Food Fight

May 27, 2003

May 27, 2003

Let the food fight begin! After patiently waiting until the war in Iraq was concluded, the U.S. finally filed suit challenging the legality of the European Unions five year blockade of genetically modified food products. Five years ago Europe closed the door on genetically modified crops arguing that their safety was suspect. The ban was illegal then and it is today.

Hiding behind an unjustified safety claim, Europe spent six years studying the safety of genetically modified crops. Surprise! Surprise! The study concluded that GM food poses no threat. In fact, it may be even safer and is certainly is more environmentally friendly than other methods of farming. Could the study results be anymore conclusive, any more absolute? This was the European Union's own study.

In the meantime, here in the U.S., we have already eaten our weight in GM foods with absolutely no harmful effects. U.S. Trade Ambassador Robert Zoellick has lined up 3000 scientists, including 20 Nobel Prize winners, standing shoulder to shoulder to vouch for the safety of biotech foods. That's not good enough for Europe. Though now that their safety argument is all but destroyed, they say that they just want to label the food so their consumers can make an informed choice. This is just another costly delaying tactic.

In a word, we're talking about blatant protectionism. On the merits, we will win this case. But what that means is anybody's guess. There are more trade disputes for the World Trade Organization to deal with that we have time to talk. The WTO has judged a section of the U.S. tax code to be unfair because it gives a special tax break to exporters and the WTO authorized the EU to slap a $4B tariff on U.S. exports unless we change our tax law. Europe is still fuming over the steel import restrictions President Bush levied last year.
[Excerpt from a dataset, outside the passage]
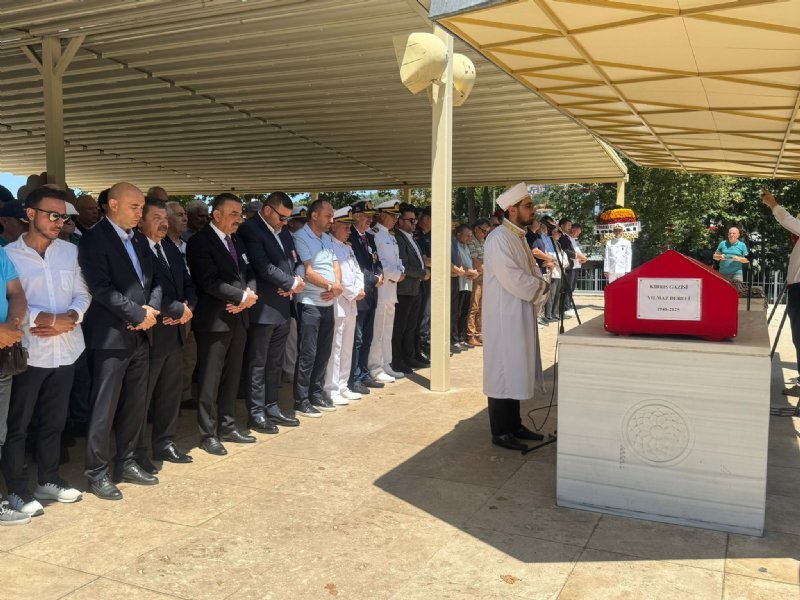 KIBRIS GAZİSİ SON YOLCULUĞUNA UĞURLANDI - 4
How many years have we been denied access to the European beef market because they won't accept hormone treated beef?

These trade fights are more about who can get a trading advantage than concern for safety.

And unfortunately the success rate ofthe WTO to enforce fair trading rules is not very impressive. Nevertheless, I expect the European door to GM foods to open over time because the technology is so valuable that even they will come to realize what they are missing.